*Given task 1*
Reproduce the passage on native metalworking from "The scanty knowledge" up to and including "put to death.", replacing "guilds" with "brotherhoods".

*Excerpted text*

Melting was followed by casting into forms or moulds, and these moulds must have been of stone. This might be concluded from the language of Torquemada and Gomara.[14] The words “by placing one stone above another 22one” are too clear to leave the least doubt as to what the author meant. This process will account for the absolute identity we had the opportunity to observe existing between certain trinkets of the same class, coming chiefly from Nicaragua and Chiriqui. No specimens of a mould, however, have come to our view, or have been heard of as existing in any collection, probably because whenever they were met by the “huaqueros,” they did not recognize them as such, and threw them away.
The scanty knowledge we have of all these interesting technical details will not be wondered at, if we consider that we derive it from no other class of writers than from unlearned soldiers, and monks unskilled in the practical matters of this world. But still, the principal reason for this want of information is that the Mexican artist was as jealous in keeping his devices secret, as the European. They also formed guilds, into which the apprentices were sworn, and their tongues were bound by fear as well as interest. Let us quote only one instance. The Vice-King 23Mendoza reports to the Emperor[15] that he offered to pardon one of those workmen, if he would disclose how he was able to counterfeit the Spanish coins in so striking a way. But the native preferred to remain silent and was put to death.

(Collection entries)

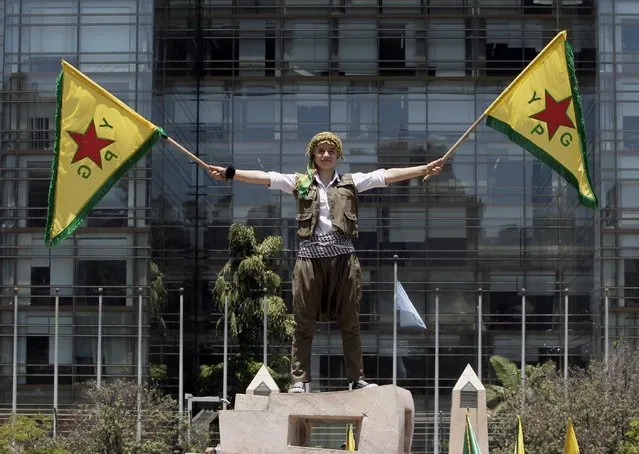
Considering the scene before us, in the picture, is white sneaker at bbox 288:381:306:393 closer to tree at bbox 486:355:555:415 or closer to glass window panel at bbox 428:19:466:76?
tree at bbox 486:355:555:415

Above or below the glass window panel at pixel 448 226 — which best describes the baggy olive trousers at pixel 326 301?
below

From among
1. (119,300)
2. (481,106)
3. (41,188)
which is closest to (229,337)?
(119,300)

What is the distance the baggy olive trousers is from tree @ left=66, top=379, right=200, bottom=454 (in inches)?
1168

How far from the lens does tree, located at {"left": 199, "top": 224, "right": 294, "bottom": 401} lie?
5691cm

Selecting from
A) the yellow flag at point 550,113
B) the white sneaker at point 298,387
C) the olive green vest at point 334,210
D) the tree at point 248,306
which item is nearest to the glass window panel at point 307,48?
the tree at point 248,306

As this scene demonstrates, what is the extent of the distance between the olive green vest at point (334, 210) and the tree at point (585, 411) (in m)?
24.5

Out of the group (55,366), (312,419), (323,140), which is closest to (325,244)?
(323,140)

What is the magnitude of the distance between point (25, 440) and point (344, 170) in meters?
21.4

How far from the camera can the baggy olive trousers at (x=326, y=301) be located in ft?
56.1

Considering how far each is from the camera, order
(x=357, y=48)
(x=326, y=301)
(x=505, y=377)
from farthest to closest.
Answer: (x=357, y=48), (x=505, y=377), (x=326, y=301)

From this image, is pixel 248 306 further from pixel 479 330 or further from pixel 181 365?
pixel 479 330

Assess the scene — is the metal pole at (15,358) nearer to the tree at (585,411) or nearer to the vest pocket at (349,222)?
the tree at (585,411)

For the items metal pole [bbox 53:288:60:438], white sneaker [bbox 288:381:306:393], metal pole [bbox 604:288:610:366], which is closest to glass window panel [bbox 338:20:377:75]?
metal pole [bbox 604:288:610:366]

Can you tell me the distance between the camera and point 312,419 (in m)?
17.4
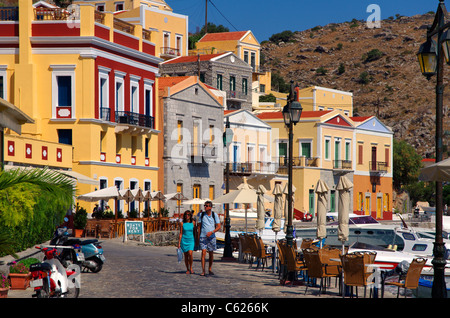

*Given task 2*
Repeat the rows without any change, from the line with "Selecting from" up to and including the line with "Answer: (x=357, y=48), (x=505, y=377), (x=326, y=301)".

*Exercise output 1*
The scanty knowledge we have of all these interesting technical details will not be wondered at, if we consider that we derive it from no other class of writers than from unlearned soldiers, and monks unskilled in the practical matters of this world. But still, the principal reason for this want of information is that the Mexican artist was as jealous in keeping his devices secret, as the European. They also formed brotherhoods, into which the apprentices were sworn, and their tongues were bound by fear as well as interest. Let us quote only one instance. The Vice-King 23Mendoza reports to the Emperor[15] that he offered to pardon one of those workmen, if he would disclose how he was able to counterfeit the Spanish coins in so striking a way. But the native preferred to remain silent and was put to death.

*Exercise output 2*
Selecting from
A) the yellow flag at point 550,113
B) the white sneaker at point 298,387
C) the olive green vest at point 334,210
D) the tree at point 248,306
which item is nearest to the glass window panel at point 307,48?
the tree at point 248,306

As this scene demonstrates, what is the extent of the distance between the olive green vest at point (334, 210) and the tree at point (585, 411) (in m)?
24.5

Out of the group (55,366), (312,419), (323,140), which is closest to (325,244)?
(323,140)

What is the magnitude of the distance between point (25, 440) and point (344, 170) in meters?
21.4

How far from the camera can the baggy olive trousers at (x=326, y=301) be located in ft?
56.1

Considering how far each is from the camera, order
(x=357, y=48)
(x=326, y=301)
(x=505, y=377)
from farthest to closest.
Answer: (x=357, y=48), (x=505, y=377), (x=326, y=301)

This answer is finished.